Телега затряслась на неровной дороге. Петя схватился за борт, тут же занозив руку. И резкая боль привела его в чувство.
Первый порыв — кричать, бежать, — он с огромным трудом подавил. Глубоко вздохнул, пытаясь успокоиться. И тут же его до костей пробрал ночной осенний холод.
Под пальцами была какая-то рогожка. Петя завернулся в жесткую грубую ткань, подтянул колени к груди, стал греть руки дыханием. И начал судорожно размышлять, что же происходит.

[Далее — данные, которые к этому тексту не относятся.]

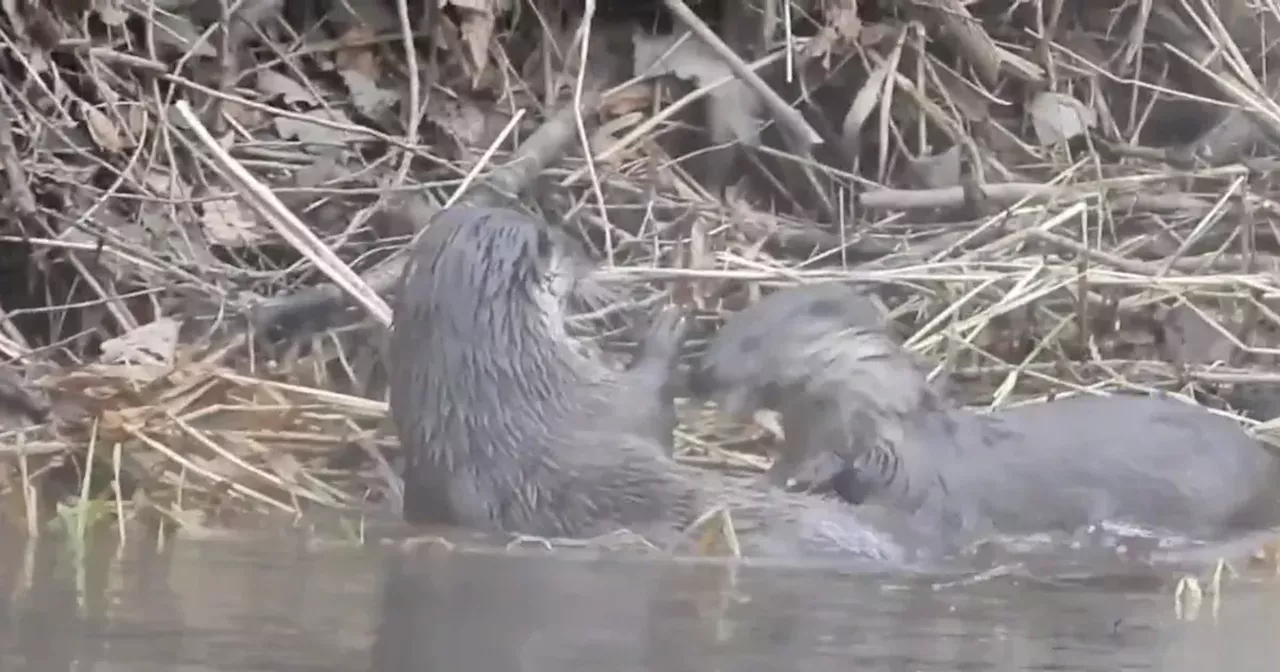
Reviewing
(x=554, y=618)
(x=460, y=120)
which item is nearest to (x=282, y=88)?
(x=460, y=120)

Значит, бить его не будут, это во дворе делали бы. Да и плети у кучера он не заметил. И продают тоже не так — тут сначала договориться с другим помещиком надо, прежде чем везти. А везут-то… в ночь, чтобы не видел никто… Петя похолодел от страшной догадки: ружье под рукой у кучера лежало. Неужто?..

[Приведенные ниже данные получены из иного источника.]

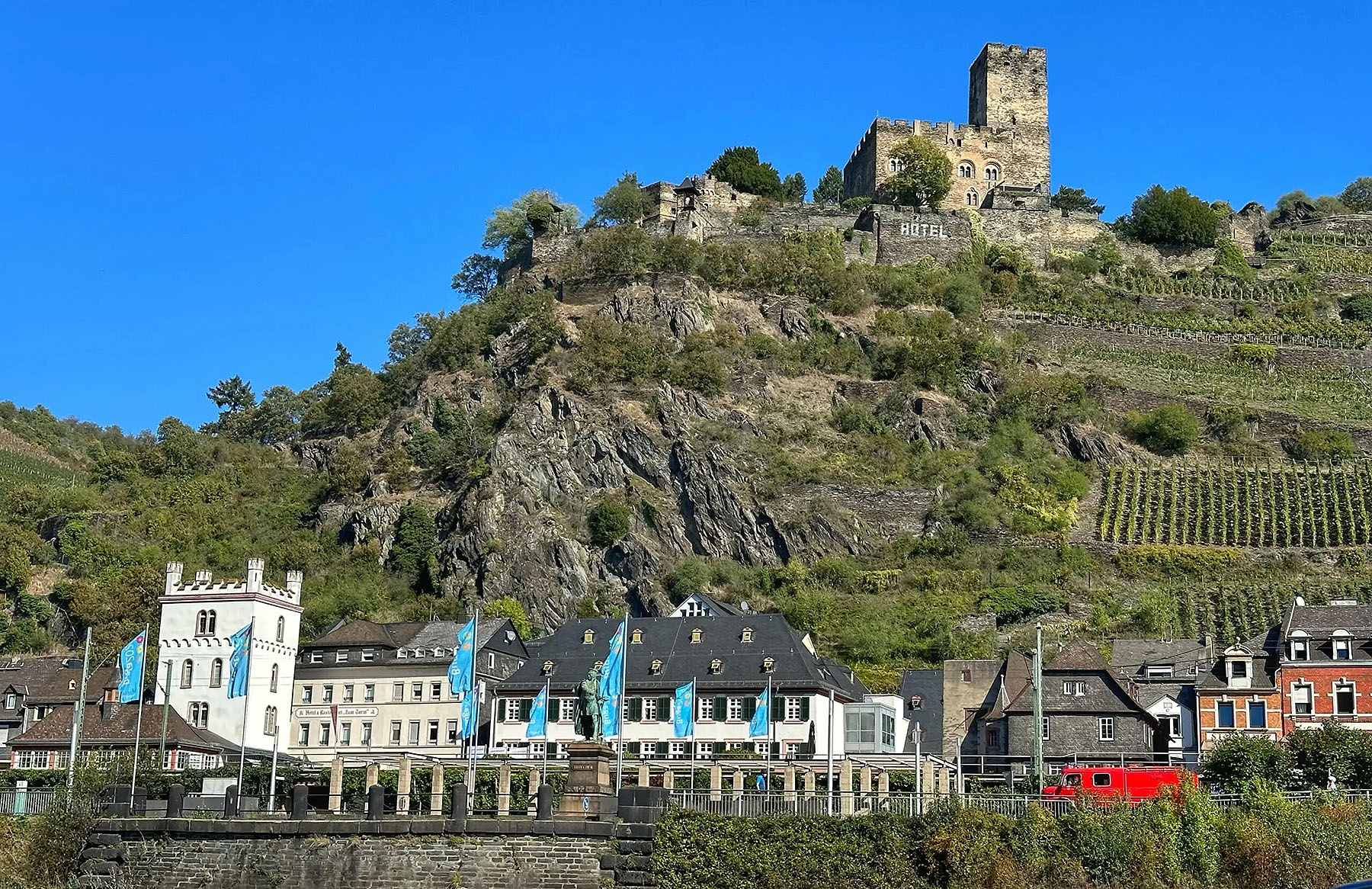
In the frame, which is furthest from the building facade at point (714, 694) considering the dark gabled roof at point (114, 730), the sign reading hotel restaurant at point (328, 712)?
the dark gabled roof at point (114, 730)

Он порывисто вздохнул, впившись зубами в руку. Не прямо сейчас же убьет, специально везет подальше, чтобы звука выстрела не слышно было… Бежать, бежать сейчас же! Спрыгнуть с телеги — и в темноту! А куда?.. Поле вокруг, не уйти далеко. Наверное, не будет в поле стрелять: спрятать-то негде, хоть и жуть берет думать об этом. Значит, до опушки леса дотерпеть — и бежать!
Томительно шло время. Петя каждый стук сердца отсчитывал, боясь услышать, как кучер потянет поводья и скрипнет, останавливаясь, телега. Он не знал, сколько это тянулось, а страшно было так, что и холода не чувствовал.
Но вдруг понял: долго слишком едут. Выстрела из именья давно уж не слышно было бы. Так, может, и не за этим?..
Он решил попробовать заговорить.
— Эй! — окликнул он кучера, стараясь, чтобы голос не дрожал. — Куда везешь-то?
Ответа не было.
— А зачем?
Снова — страшное молчание.
— Глухой, что ли? — крикнул Петя.
Он свой ужас прятал за наглостью, и теперь голос у него звучал твердо. Только срывался немного, ну да это от холода.
Кучер невнятно хмыкнул, понукая лошадь. Петя разобрал лишь слово «приказали».
— Не глухой, значит… Да ты по-людски сказать можешь, что приказали-то? — раздраженно бросил он. — А если сбегу?
Кучер молча поднял ружье и снова хмыкнул. Значит, просто так стрелять не будет. Только если убежать попытается.